Our long-term aim is to develop a clinical guidance system which can reliably achieve accuracies better than 5 mm, in order to allow the surgeon to navigate around vessels of that size. However, this target was set in the absence of an agreed method to measure accuracy, so is somewhat arbitrary. Nonetheless, the results presented here indicate that accuracies better than 10 mm can only be achieved by deformable registration. Deformable registration and breathing motion compensation [16] of the liver has been shown to be technically possible by several groups [9, 17]. This raises the question of how the surgeon interprets alignment errors when the model has been computationally deformed. Further work could compare TRE and RPE over a wider range of liver shapes and incorporating deformable registration. Our proposed approach of using the 2D projected organ outline should continue to allow a rapid in vivo assessment of error.

Our phantom results, Fig. 5, indicate that the addition of line landmark features results in a smaller RPE for the same TRE. This is likely due to the greater degree of freedom in matching two lines. In this instance, this has helped bring the RPE values closer to TRE; however, this result may be specific to the geometry tested. Further work is required to determine whether this is true in a more general case.

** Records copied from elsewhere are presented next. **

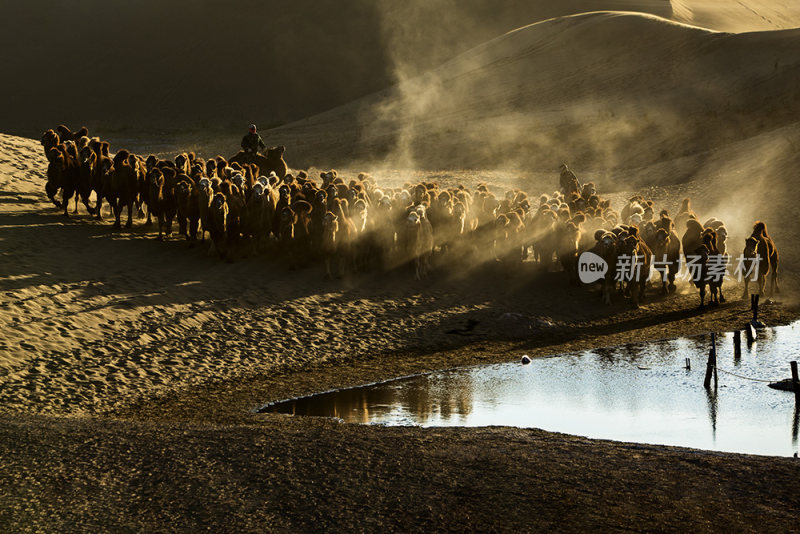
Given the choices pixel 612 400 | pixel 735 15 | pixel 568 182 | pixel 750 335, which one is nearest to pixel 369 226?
pixel 750 335

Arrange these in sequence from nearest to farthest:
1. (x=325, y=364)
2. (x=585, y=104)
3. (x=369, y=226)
→ (x=325, y=364)
(x=369, y=226)
(x=585, y=104)

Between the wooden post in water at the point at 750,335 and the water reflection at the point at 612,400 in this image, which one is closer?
the water reflection at the point at 612,400

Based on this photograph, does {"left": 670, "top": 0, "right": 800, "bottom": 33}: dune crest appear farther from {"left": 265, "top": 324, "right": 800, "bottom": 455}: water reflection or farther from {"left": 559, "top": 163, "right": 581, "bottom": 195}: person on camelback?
{"left": 265, "top": 324, "right": 800, "bottom": 455}: water reflection

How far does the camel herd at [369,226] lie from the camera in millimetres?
21422

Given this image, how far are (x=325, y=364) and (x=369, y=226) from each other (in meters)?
6.02

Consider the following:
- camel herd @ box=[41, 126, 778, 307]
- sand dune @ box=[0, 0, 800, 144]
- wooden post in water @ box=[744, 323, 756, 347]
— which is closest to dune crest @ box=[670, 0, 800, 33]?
sand dune @ box=[0, 0, 800, 144]

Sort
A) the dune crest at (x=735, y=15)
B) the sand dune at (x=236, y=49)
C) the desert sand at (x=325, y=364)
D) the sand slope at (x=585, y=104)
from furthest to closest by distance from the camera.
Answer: the sand dune at (x=236, y=49) → the dune crest at (x=735, y=15) → the sand slope at (x=585, y=104) → the desert sand at (x=325, y=364)

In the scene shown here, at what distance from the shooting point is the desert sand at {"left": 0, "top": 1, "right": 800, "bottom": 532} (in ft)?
32.1

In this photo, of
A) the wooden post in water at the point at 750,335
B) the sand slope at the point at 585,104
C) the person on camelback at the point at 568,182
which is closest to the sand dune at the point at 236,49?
the sand slope at the point at 585,104

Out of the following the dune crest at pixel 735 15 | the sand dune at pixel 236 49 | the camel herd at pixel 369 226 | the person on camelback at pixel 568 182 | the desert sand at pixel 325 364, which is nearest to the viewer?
the desert sand at pixel 325 364

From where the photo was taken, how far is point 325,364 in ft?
55.4

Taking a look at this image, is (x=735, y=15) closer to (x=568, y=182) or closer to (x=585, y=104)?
(x=585, y=104)

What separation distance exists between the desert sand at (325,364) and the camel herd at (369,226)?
22.2 inches

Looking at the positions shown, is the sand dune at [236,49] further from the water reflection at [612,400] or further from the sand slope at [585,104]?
the water reflection at [612,400]
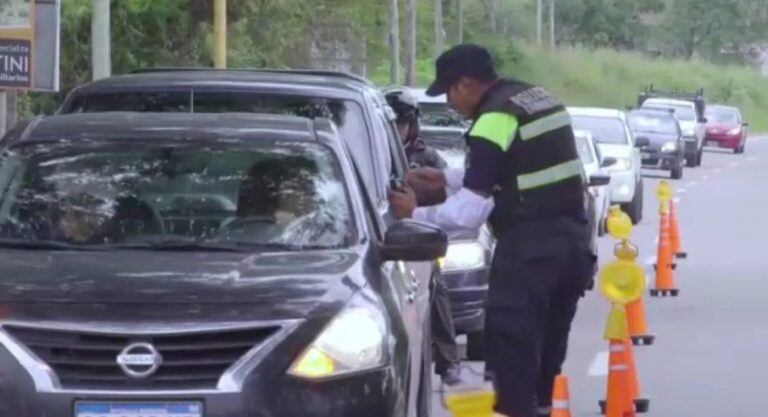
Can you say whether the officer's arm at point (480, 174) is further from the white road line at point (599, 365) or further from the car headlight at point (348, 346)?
the white road line at point (599, 365)

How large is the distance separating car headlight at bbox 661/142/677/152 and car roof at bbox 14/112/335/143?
34792mm

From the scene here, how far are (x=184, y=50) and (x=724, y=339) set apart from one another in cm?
2050

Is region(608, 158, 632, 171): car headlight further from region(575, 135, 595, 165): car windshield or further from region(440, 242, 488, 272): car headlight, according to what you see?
region(440, 242, 488, 272): car headlight

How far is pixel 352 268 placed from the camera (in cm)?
745

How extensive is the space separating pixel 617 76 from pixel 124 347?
84006mm

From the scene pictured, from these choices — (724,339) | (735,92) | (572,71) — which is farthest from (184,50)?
(735,92)

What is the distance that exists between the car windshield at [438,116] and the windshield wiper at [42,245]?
1205cm

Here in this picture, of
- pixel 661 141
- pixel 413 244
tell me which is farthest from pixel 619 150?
pixel 413 244

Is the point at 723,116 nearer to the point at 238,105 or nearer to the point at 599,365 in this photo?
the point at 599,365

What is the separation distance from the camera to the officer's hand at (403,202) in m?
8.91

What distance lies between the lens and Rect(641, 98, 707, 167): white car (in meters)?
50.6

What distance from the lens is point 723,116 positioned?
63812 millimetres

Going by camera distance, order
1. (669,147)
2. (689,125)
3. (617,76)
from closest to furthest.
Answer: (669,147) → (689,125) → (617,76)

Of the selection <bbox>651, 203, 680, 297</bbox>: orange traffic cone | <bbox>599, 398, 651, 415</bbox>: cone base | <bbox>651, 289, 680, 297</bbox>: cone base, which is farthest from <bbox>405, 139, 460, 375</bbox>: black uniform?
<bbox>651, 289, 680, 297</bbox>: cone base
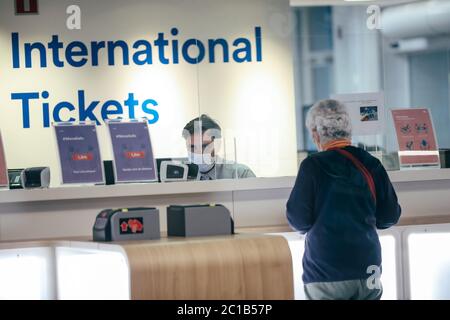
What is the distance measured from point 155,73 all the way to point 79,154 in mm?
3123

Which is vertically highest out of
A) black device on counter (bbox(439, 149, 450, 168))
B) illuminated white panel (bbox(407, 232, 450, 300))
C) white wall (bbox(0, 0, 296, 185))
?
white wall (bbox(0, 0, 296, 185))

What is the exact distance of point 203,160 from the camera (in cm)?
685

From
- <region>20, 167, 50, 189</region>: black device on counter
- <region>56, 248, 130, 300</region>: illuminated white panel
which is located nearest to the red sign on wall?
<region>20, 167, 50, 189</region>: black device on counter

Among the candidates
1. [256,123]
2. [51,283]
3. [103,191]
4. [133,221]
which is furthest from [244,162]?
[133,221]

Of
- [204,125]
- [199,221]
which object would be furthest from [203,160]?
[199,221]

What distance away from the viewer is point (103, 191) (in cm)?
611

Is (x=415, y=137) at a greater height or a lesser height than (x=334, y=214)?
greater

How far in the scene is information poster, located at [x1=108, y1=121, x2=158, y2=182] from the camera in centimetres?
634

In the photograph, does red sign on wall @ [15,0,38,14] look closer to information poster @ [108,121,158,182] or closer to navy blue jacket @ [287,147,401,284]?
information poster @ [108,121,158,182]

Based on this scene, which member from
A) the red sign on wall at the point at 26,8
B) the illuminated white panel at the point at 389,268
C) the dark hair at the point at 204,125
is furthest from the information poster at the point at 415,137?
the red sign on wall at the point at 26,8

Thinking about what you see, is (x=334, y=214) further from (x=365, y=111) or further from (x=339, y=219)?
(x=365, y=111)

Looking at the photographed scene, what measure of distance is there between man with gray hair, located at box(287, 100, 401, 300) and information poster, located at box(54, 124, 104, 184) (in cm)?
182

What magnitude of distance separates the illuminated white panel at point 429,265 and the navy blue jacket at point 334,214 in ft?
4.58
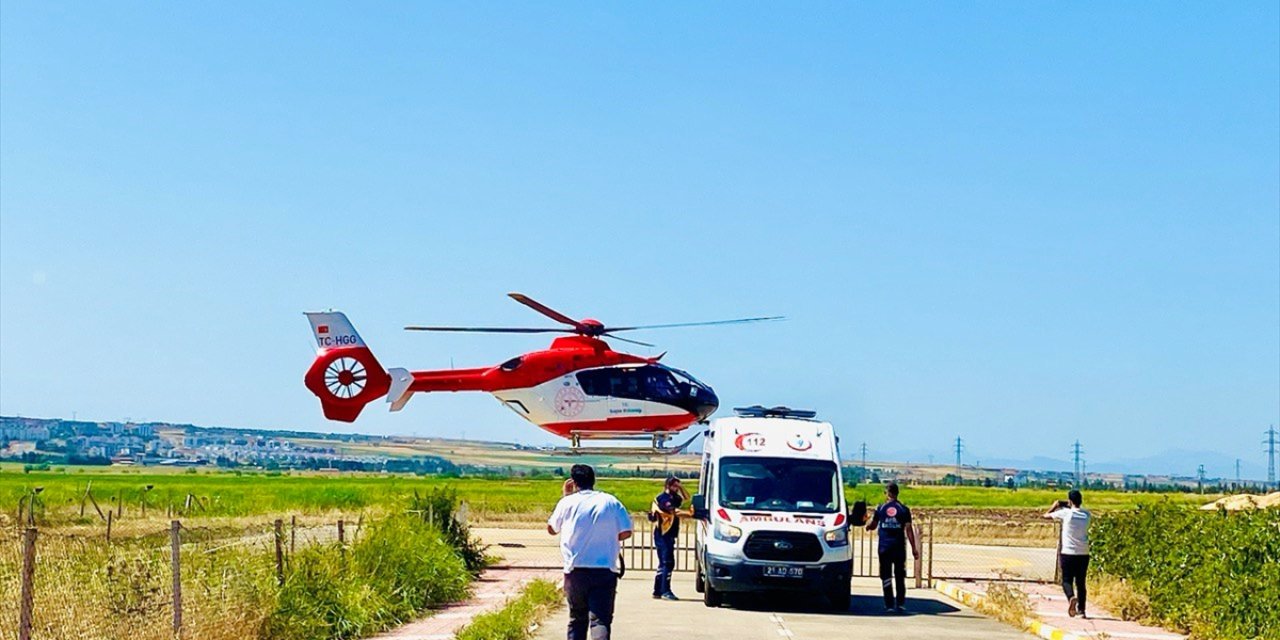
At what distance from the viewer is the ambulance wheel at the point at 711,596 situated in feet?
68.6

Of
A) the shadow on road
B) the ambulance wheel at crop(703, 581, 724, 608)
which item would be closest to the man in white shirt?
the ambulance wheel at crop(703, 581, 724, 608)

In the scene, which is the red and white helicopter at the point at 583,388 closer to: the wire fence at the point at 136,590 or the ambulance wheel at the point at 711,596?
the ambulance wheel at the point at 711,596

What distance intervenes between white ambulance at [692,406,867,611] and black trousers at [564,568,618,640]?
7718mm

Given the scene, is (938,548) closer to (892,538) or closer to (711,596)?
(892,538)

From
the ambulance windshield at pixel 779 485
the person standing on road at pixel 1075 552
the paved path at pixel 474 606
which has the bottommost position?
the paved path at pixel 474 606

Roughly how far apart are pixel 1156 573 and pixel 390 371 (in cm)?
2366

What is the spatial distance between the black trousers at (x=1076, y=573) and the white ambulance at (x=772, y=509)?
2.84 metres

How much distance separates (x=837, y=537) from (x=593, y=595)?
8.47m

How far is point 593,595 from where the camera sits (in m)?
12.8

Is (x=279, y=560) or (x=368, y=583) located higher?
(x=279, y=560)

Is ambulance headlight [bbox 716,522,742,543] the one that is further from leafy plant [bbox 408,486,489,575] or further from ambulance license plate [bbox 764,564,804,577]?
leafy plant [bbox 408,486,489,575]

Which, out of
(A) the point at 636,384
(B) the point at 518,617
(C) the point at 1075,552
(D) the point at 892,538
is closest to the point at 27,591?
(B) the point at 518,617

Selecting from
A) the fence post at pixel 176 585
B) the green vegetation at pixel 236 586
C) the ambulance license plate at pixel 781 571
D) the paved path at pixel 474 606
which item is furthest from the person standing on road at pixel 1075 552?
the fence post at pixel 176 585

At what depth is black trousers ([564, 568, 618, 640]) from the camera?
12734mm
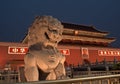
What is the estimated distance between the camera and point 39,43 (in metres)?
3.26

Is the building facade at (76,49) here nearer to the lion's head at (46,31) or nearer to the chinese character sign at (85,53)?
the chinese character sign at (85,53)

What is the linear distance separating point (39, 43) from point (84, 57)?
1516cm

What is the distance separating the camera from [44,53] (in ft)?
10.3

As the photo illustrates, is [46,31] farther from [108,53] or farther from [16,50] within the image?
[108,53]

Based on the phantom results, positive correlation between RPE measured at the surface and TRE at subsurface landmarks breaks down below RMS RPE of around 6 mm when using points and lines and 10 mm when using central points only. The main cause of this is likely to be the geometric relationship between the position of surface landmarks and the subsurface targets. In theory, the same rules that govern the design of fiducial markers and tracked instruments [11, 19, 24] can inform the ideal choice of in vivo surface landmarks to use for error estimation. We have begun work [18] looking at the what surface features provide the best registration, which could be extended so that the overlay only shows portions of the liver edge to maximise correlation between apparent RPE and TRE.

Conclusion

We have described some aspects of the in vivo clinical use of the SmartLiver AR IGS system. We have highlighted some of the many challenges involved in the transition from pre-clinical to clinical research in IGS. Not least of these is the need for a clear and well-validated method to determine the in vivo accuracy. The algorithm we have presented, tested, and used should enable the evaluation of the IGS system on a larger patient cohort, potentially showing a correlation between overlay accuracy and clinical outcomes.